BACKGROUND: Cardiogenic shock has a high mortality on optimal therapy. Adrenomedullin is released during cardiogenic shock and is involved in its pathophysiological processes. This study assessed treatment with the humanised, monoclonal, non-neutralising, adrenomedullin antibody adrecizumab, increasing circulating concentrations of adrenomedullin in cardiogenic shock.
METHODS: In this investigator-initiated, placebo-controlled, double-blind, multicentre, randomised trial (ACCOST-HH), patients were recruited from four university hospitals in Germany. Patients were eligible if they were 18 years old or older and hospitalised for cardiogenic shock within the last 48 h. Exclusion criteria were resuscitation for longer than 60 min and cardiogenic shock due to sustained ventricular tachycardia or bradycardia. Adult patients in cardiogenic shock were randomly assigned (1:1) to intravenous adrecizumab (8 mg/kg bodyweight) or placebo using an internet-based software. A block randomisation procedure was applied with stratification by age (older vs younger than 65 years), sex (male vs female), and type of underlying cardiogenic shock (acute myocardial infarction vs other entities). Investigators, patients, and medical staff involved in patient care were masked to group assignment. The primary endpoint was number of days up to day 30 without the need for cardiovascular organ support, defined as vasopressor therapy, inotropes, or mechanical circulatory support (or both) assessed in the intention-to-treat population. Safety outcomes included therapy-emergent serious adverse events, severe adverse events, adverse events, suspected unexpected serious adverse reactions, study drug-related mortality, and total mortality. The trial was registered at ClinicalTrials.gov, NCT03989531, and EudraCT, 2018-002824-17, and is now complete.

--

• [PROBLEM DESCRIPTION] Could you rewrite the cardiogenic shock trial abstract, starting with "BACKGROUND: Cardiogenic shock" and going on through "in cardiogenic shock.", with "disease mechanisms" in place of "pathophysiological processes"?

• [LISTED ENTRIES]
--

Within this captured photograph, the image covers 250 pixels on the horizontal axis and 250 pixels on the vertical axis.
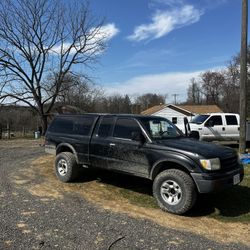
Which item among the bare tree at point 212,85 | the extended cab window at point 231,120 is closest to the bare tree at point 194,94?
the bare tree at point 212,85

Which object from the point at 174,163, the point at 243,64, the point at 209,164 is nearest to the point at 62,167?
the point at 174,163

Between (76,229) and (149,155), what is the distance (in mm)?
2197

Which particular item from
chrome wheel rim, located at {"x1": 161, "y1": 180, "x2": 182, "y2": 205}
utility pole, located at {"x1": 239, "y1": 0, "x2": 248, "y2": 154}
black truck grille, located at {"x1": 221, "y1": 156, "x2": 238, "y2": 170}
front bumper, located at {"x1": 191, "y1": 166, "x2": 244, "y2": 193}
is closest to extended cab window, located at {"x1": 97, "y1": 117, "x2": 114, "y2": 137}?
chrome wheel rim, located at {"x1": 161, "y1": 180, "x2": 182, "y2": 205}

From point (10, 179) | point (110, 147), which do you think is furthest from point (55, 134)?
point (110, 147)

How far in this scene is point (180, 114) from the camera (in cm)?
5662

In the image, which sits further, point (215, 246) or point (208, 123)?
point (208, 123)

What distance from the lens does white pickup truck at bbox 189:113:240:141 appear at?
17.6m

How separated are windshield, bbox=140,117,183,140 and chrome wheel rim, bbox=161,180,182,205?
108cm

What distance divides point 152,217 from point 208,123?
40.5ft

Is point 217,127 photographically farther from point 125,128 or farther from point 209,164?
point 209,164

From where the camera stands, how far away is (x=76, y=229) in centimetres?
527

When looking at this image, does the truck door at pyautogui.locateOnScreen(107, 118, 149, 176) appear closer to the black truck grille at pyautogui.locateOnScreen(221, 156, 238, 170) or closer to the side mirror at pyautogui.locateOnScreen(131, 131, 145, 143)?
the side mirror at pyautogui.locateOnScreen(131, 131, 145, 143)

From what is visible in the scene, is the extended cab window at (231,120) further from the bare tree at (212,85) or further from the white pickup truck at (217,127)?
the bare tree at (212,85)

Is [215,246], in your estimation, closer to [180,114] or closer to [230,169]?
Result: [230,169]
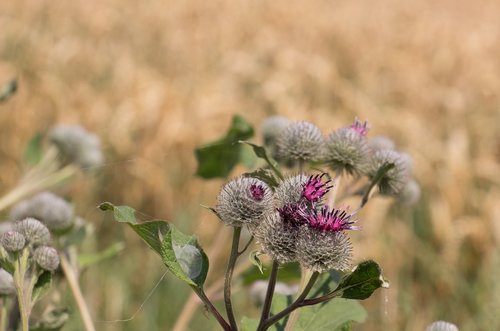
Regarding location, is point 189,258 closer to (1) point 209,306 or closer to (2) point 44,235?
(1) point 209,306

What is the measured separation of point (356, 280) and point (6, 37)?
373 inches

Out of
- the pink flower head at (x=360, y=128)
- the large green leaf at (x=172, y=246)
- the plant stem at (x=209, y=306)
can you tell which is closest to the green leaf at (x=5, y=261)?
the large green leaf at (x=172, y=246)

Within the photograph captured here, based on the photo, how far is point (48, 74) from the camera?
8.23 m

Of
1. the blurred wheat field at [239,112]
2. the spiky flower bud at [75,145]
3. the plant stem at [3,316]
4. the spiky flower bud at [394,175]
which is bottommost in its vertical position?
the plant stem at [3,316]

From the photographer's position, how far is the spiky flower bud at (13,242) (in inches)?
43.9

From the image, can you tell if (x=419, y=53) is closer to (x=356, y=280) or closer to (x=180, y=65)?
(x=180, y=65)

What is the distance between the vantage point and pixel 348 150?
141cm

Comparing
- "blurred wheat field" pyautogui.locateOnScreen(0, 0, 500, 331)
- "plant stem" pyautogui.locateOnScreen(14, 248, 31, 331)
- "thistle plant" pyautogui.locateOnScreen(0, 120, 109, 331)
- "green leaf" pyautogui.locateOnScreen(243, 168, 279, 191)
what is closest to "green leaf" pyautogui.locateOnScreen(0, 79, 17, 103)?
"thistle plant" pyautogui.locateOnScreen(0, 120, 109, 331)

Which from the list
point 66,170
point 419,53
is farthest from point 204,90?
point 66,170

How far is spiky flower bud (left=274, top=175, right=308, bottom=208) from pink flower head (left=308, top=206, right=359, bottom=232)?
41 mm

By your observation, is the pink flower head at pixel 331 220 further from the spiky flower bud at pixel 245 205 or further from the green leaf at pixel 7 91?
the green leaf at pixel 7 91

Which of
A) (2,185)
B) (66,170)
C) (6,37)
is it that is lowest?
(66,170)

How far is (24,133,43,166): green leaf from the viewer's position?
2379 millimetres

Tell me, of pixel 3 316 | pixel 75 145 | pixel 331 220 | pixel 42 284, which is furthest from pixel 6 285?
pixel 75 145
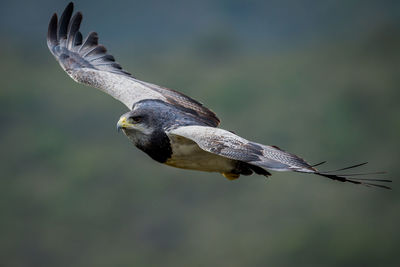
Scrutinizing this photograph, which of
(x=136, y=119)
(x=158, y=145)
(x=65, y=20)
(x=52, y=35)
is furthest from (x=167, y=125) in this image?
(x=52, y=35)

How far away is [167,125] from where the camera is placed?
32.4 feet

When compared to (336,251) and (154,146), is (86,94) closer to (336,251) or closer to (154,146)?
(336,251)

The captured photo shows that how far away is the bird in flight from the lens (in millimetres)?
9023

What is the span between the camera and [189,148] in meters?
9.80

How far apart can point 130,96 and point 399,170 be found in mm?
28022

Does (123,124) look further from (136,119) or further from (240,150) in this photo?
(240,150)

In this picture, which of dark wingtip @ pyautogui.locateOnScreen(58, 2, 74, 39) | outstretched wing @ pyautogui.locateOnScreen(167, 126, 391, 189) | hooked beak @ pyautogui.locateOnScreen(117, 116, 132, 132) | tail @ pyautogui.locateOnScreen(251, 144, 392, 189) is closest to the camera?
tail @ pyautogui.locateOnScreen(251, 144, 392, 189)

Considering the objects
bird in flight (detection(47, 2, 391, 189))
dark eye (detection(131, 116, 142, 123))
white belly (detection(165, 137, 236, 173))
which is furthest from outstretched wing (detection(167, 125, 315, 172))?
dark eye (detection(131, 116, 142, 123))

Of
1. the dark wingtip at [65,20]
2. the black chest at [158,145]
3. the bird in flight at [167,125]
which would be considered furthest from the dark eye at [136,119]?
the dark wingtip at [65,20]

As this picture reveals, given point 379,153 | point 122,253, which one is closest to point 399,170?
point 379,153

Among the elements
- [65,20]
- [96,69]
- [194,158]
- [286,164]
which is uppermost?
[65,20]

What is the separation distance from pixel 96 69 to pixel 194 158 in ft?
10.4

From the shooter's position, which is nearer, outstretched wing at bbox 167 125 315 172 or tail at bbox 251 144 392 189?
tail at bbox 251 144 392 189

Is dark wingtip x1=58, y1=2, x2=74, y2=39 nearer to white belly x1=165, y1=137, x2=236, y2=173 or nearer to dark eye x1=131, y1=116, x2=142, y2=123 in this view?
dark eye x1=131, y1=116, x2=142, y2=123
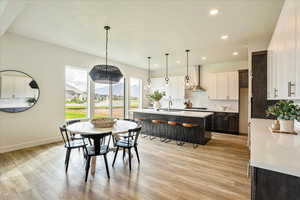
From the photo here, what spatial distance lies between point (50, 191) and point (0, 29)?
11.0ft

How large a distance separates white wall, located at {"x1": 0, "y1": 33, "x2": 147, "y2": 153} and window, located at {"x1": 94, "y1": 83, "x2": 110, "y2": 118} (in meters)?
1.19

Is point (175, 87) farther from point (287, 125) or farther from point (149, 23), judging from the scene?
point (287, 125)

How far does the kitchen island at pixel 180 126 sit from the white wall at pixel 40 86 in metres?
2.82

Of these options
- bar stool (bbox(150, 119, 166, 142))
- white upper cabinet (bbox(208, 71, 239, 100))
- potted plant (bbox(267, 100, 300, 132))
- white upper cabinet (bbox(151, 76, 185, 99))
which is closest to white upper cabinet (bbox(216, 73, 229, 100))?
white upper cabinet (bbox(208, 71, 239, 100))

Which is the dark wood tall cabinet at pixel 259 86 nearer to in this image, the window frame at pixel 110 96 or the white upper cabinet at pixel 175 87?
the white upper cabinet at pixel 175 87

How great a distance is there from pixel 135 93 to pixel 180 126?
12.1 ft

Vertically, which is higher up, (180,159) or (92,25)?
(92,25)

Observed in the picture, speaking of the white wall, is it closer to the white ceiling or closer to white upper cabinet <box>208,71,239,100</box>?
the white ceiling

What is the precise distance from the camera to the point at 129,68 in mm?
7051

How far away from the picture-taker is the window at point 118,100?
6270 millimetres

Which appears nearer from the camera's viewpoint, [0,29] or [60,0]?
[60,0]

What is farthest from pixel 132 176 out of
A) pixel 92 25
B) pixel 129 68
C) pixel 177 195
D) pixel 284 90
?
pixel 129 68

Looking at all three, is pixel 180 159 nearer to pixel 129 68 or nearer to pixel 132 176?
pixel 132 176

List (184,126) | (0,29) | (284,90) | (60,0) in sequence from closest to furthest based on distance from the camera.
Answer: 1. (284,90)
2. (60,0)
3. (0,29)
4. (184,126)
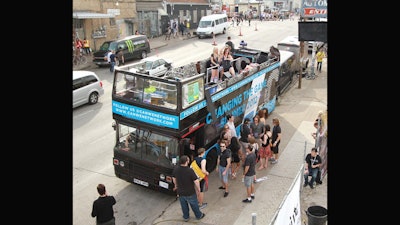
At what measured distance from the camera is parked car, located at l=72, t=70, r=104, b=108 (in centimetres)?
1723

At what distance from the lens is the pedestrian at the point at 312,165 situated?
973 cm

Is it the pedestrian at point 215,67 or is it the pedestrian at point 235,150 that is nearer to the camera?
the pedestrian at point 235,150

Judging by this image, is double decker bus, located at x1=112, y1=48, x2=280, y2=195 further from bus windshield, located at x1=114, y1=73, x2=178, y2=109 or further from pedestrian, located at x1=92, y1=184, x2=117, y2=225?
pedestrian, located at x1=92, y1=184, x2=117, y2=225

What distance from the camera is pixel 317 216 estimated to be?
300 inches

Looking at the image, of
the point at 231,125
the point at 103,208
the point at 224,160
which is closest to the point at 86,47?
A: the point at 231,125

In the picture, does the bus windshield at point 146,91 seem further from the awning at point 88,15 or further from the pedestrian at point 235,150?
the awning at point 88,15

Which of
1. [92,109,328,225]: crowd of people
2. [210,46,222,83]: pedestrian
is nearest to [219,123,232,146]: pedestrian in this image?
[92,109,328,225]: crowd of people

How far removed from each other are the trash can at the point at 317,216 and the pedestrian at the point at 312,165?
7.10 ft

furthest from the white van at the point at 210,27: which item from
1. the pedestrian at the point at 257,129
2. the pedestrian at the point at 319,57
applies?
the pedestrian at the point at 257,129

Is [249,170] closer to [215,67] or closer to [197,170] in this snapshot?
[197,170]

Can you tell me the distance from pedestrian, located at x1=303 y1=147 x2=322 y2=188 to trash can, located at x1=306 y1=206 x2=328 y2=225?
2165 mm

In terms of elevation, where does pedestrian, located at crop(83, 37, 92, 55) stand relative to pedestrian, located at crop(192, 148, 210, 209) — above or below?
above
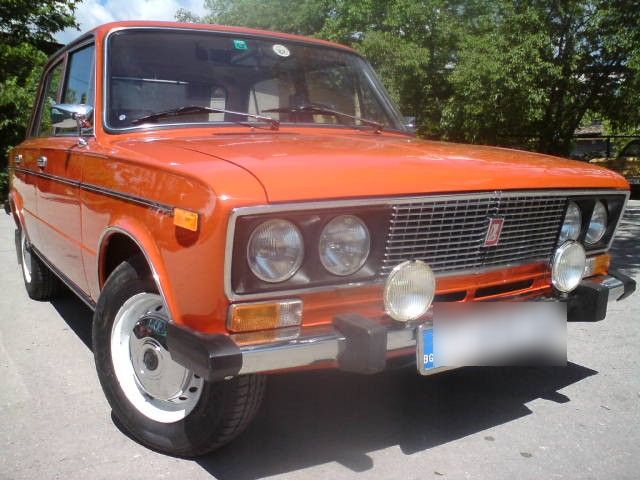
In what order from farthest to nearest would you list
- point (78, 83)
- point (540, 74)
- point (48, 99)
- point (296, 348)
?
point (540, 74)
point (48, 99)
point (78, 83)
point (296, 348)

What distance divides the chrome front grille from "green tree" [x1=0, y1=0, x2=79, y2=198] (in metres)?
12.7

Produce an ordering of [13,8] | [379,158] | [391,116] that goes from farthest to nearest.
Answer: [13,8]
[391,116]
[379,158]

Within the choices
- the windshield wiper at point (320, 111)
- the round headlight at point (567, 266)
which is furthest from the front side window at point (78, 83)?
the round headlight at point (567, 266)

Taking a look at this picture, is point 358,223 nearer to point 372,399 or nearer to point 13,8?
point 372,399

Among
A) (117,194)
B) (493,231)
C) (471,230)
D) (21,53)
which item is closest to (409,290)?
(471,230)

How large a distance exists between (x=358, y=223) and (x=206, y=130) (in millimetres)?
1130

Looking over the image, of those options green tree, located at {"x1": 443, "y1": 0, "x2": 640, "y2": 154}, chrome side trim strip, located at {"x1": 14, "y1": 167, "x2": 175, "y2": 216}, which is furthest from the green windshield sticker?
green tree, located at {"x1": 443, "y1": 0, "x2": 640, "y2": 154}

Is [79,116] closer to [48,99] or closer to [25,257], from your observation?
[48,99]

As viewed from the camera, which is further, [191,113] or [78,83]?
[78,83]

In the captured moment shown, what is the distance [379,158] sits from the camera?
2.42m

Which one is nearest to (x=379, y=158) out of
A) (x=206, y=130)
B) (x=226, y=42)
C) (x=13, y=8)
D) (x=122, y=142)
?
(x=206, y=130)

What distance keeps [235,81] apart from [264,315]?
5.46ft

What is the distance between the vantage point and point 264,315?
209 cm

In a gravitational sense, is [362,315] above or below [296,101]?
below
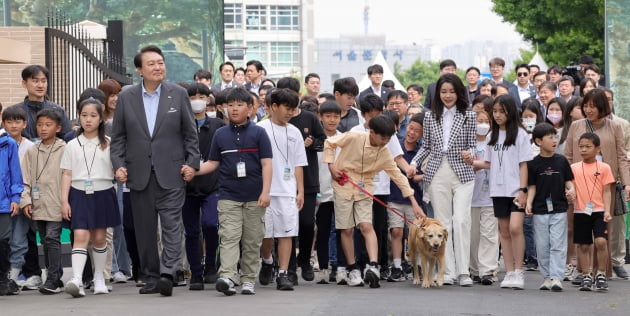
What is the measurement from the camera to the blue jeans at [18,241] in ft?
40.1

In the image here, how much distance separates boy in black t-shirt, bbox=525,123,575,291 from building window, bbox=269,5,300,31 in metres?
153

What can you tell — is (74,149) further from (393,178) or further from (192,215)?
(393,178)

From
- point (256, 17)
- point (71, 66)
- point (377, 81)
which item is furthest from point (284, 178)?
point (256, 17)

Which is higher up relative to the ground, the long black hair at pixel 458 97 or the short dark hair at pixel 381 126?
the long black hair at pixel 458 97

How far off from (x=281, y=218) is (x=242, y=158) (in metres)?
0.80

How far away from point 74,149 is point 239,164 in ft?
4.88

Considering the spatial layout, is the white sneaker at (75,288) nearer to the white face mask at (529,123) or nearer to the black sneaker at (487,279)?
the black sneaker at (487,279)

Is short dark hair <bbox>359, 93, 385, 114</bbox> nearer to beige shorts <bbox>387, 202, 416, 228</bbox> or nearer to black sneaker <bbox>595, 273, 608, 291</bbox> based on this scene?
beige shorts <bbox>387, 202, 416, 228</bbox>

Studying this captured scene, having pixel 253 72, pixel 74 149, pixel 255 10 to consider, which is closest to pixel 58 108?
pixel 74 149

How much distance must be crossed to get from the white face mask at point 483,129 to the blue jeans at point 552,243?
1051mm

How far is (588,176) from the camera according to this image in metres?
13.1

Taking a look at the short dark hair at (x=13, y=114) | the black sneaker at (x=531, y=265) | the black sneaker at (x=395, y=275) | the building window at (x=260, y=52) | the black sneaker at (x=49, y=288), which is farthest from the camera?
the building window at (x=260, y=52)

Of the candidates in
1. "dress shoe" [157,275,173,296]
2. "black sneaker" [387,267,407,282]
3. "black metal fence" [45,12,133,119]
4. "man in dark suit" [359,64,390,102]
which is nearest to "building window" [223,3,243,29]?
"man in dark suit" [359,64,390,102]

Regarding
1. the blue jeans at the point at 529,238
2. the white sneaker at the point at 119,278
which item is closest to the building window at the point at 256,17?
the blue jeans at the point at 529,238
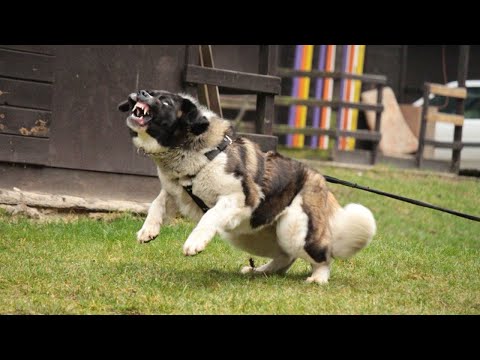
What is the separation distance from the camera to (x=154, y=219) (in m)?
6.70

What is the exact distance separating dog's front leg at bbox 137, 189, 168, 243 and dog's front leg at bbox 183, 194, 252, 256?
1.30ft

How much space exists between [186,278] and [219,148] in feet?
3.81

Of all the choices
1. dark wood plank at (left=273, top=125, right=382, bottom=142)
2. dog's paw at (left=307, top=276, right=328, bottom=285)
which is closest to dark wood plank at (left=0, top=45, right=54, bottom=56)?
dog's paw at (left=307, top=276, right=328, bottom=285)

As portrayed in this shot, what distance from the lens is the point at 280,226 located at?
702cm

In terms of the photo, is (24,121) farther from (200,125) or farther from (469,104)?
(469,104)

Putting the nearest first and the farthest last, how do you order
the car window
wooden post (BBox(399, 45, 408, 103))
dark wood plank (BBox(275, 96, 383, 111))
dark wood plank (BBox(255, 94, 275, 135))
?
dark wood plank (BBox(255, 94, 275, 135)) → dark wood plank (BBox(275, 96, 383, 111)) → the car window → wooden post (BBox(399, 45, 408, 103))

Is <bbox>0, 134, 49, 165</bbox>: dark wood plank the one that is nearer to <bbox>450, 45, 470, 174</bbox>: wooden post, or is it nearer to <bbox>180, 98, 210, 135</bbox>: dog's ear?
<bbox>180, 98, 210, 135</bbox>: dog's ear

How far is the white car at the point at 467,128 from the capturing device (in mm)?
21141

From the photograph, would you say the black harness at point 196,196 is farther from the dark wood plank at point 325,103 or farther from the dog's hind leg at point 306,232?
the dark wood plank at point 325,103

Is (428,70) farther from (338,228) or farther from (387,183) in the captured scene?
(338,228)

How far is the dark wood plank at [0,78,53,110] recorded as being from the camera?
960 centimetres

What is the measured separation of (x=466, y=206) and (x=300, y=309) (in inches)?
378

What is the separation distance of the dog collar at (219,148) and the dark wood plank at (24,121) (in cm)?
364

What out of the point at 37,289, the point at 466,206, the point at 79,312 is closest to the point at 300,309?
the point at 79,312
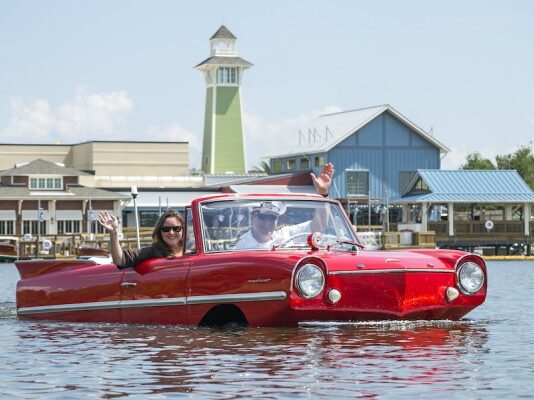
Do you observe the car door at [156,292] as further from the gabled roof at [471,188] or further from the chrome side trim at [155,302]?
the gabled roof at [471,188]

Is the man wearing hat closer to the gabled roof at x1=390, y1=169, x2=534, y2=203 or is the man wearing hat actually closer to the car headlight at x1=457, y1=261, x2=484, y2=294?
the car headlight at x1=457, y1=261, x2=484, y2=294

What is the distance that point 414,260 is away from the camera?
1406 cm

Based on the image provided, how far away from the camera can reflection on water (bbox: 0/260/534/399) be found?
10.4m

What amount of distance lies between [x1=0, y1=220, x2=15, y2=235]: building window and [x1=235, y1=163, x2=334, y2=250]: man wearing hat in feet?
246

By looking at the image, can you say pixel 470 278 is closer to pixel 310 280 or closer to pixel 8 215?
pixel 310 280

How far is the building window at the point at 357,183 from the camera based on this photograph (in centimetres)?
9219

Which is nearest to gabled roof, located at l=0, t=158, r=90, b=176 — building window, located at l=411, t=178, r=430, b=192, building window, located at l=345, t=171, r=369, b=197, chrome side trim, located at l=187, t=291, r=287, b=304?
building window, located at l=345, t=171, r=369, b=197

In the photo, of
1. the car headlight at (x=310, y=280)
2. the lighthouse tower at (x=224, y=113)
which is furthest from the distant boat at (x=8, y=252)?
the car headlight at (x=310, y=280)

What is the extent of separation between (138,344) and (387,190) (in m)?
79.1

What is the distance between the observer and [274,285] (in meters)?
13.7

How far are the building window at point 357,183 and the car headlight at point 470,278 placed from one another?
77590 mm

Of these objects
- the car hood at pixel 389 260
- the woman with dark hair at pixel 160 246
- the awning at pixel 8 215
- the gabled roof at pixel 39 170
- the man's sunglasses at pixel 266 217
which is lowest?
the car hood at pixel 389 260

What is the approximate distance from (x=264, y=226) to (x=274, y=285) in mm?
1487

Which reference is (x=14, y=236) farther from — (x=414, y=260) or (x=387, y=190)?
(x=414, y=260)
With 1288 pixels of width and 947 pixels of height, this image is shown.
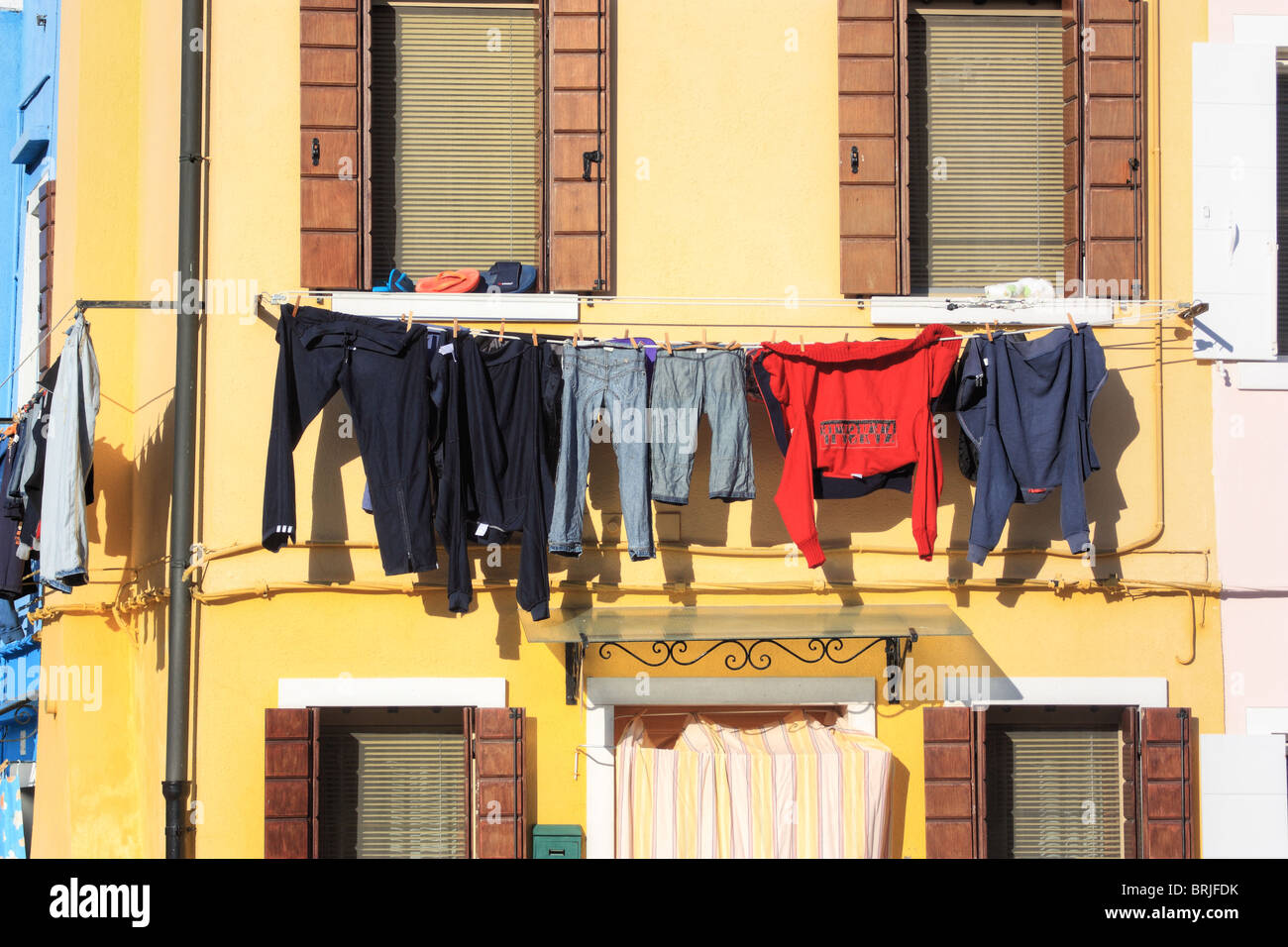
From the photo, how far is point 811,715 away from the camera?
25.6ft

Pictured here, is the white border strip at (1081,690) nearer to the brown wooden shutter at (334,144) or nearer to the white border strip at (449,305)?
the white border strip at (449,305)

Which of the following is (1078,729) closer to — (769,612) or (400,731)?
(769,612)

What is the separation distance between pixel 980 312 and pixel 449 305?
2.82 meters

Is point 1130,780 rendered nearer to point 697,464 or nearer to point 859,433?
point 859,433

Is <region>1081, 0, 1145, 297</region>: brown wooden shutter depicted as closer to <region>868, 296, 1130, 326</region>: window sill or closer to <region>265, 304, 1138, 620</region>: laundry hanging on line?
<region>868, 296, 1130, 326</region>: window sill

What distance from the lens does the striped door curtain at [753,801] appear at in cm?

--

• [RESPONSE TO THE TASK]
BACKGROUND: Cardiogenic shock has a high mortality on optimal therapy. Adrenomedullin is released during cardiogenic shock and is involved in its disease mechanisms. This study assessed treatment with the humanised, monoclonal, non-neutralising, adrenomedullin antibody adrecizumab, increasing circulating concentrations of adrenomedullin in cardiogenic shock.